- _TASK BRIEF_
Your output is the line containing "The researchers measured" plus all lines after it to the end of the records, reproduced exactly, with nothing else.

- _RAW DATA_
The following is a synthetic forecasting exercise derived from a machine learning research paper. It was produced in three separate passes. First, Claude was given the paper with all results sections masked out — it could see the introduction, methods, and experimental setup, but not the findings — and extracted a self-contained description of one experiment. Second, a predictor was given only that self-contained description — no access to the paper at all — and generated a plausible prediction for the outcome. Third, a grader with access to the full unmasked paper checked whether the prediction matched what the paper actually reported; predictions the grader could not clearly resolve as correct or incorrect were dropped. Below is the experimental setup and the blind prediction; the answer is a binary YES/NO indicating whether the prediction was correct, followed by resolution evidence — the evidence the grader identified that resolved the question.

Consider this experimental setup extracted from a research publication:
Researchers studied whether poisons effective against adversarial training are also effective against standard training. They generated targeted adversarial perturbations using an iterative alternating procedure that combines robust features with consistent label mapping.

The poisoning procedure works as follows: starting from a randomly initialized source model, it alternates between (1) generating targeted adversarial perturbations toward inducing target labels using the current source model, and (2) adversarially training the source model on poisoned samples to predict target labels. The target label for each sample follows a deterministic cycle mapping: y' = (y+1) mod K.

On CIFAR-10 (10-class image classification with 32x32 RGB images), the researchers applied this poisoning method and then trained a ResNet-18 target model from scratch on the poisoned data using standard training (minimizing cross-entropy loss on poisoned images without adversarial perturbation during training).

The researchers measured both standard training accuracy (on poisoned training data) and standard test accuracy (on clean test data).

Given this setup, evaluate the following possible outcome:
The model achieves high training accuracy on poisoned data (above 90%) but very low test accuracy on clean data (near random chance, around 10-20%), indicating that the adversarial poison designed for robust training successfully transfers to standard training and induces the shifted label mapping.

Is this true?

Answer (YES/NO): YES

- _REPLY TO THE TASK_
The researchers measured both standard training accuracy (on poisoned training data) and standard test accuracy (on clean test data).

Given this setup, evaluate the following possible outcome:
The model achieves high training accuracy on poisoned data (above 90%) but very low test accuracy on clean data (near random chance, around 10-20%), indicating that the adversarial poison designed for robust training successfully transfers to standard training and induces the shifted label mapping.

Is this true?

Answer (YES/NO): YES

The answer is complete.